If a vendor-managed UM cannot provide transparency, coding and real-time decisions under your control, it's time to reframe the model, not just reintegrate it into the view. Consolidating UM operations to a unified infrastructure can preserve control over policies, accelerate care decisions, and ensure audits are ready for all business aspects.

The delegation may have been a necessary freeze in the past. But today, this is often a barrier to the transformational health program trying to lead. The future of leveraging management will not be defined by outsourcing and insertion. It will be defined by ownership, integration and accountability. Even if certain components are still delegated, health plans must retract control of decision-making infrastructure.

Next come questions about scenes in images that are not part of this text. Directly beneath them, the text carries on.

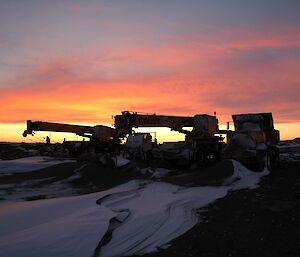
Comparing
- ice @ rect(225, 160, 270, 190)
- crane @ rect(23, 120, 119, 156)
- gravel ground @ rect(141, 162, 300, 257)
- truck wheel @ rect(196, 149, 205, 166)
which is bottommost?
gravel ground @ rect(141, 162, 300, 257)

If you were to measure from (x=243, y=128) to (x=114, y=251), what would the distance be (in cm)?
1878

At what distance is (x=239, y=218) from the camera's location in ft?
34.9

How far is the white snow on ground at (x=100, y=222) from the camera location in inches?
299

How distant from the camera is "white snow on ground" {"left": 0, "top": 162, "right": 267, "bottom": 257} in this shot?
761 cm

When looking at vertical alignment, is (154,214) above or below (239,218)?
above

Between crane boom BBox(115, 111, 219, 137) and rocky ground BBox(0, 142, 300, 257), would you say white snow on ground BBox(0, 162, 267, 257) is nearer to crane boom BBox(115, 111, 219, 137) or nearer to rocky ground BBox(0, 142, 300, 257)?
rocky ground BBox(0, 142, 300, 257)

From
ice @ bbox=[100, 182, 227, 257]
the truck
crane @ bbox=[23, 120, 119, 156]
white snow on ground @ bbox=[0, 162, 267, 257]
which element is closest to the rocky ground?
ice @ bbox=[100, 182, 227, 257]

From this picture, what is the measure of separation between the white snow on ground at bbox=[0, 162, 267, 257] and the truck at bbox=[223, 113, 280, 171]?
Result: 8447mm

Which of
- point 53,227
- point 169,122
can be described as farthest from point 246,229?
point 169,122

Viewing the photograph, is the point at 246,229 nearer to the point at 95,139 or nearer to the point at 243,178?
the point at 243,178

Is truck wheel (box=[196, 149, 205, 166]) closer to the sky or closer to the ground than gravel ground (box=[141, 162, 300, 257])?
closer to the sky

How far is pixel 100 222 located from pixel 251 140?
1576 centimetres

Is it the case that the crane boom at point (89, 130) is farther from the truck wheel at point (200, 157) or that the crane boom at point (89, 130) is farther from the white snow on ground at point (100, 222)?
the white snow on ground at point (100, 222)

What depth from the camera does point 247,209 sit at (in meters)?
11.8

Imagine providers gain real-time decisions that they can trust, patients avoid unnecessary delays, and programs can confidently report performance to regulators and stakeholders. This is not the concept of the country in the future. This is an achievable reality if we are willing to go beyond the delegation and take ownership of the decisions that define nursing access.

Photo: Miragec, Getty Images


Matt Cunningham, vice president of product, spent nine years on the Army with the Light and Mechanized Infantry Units, including the Second Cavalry Battalion. He brings Army operations experience to the healthcare industry and has been working to address previous authorization and utilization management issues over the past 15 years. He helped expand a service company from $20 million to the largest healthcare welfare service company. Matt has served as head of call center operations, director of product operations, chief information officer, and leadership integration work for mergers and acquisitions.